__Activity 1__
In the DragonFly news roundup, what does Matthew Dillon ask all developers to avoid while he works on the buffer cache?
__Activity 2__
Pick up the DragonFly news roundup after its final item and write the next few entries.

__Extracted text__
OpenSSH 4.3 has been released, and it’ll be in DragonFly soon, though some of the new features may or may not work well.
BSDNews.com has a whole slew of new articles, some of which have been linked here before. Rather than call each out individually, I’ll say go, look.
Oliver Fromme wrote a nice description of how he backs up material on disk, skipping some file types and only archiving changed files.
Joerg Sonnenberger has posted a patch for those who want to compile packages from pkgsrc that use libtool, as an interim measure. The new version that doesn’t have the aforementioned problems will be in the pksrc tree in the next day or two.
Matthew Dillon posted the first version of his BIO work, along with a lengthy technical explanation. He’s looking for testers that use different filesystems like vn, msdosfs, etc.
Adrian Michael Nida has created a patch from Andrew Atrens’ work that will allow a Atheros-based wireless card to work on the current release of DragonFly and use WPA. Andrew Atrens does have some corrections. If you have this hardware, please give it a whirl; as patches for this have been around for a while, and it would be nice to have it in the tree.
Matthew Dillon is starting major work on the buffer cache, implementing BIO chaining in the current step. This involves touching a lot of files, so he asks that all developers avoid commiting kernel changes for the next few days.

__Available data__
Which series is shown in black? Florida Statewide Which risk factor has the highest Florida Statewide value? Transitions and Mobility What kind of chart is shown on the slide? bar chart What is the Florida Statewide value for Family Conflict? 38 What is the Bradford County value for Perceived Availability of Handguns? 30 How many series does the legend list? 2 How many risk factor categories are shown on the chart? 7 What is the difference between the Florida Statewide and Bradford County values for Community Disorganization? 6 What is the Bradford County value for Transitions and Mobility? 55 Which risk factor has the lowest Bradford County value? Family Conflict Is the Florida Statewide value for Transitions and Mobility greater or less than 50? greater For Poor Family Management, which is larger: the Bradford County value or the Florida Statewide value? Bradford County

__Task answer 1__
Committing kernel changes for the next few days.

__Task answer 2__
Not that new, but new to me: The NetBSD News Beat, which appears to pick up news through RSS, including from this very site! Links within my posts vanish, unfortunately, as my XML feed doesn’t keep them.
Xorg 6.9 is now in the DragonFly binary pkgsrc archive, as noted recently by Joerg Sonnenberger.
Check the Xorg link above if you don’t know the difference between Xorg 6.9 and 7.0. The new features list mention DragonFly BSD support, along with some odd things like support of mice with more than 12 buttons.
Simon ‘corecode’ Schubert gave a little summary of how he uses vim and cscope to view (without leaving the editor) a definition of the current identifier, and so on. Beats having to browse a separate archive, and it works without having to go out to the network.
‘walt’ brought up the problem that if we use ZFS for DragonFly, we are reliant on a proprietary tool. Could Sun “take it away”, a favorite threat attributed to closed-source? No.
UnixReview.com this week has an ‘examination’ of the CISA and CISM certifications, plus an article about the relative value of certifications.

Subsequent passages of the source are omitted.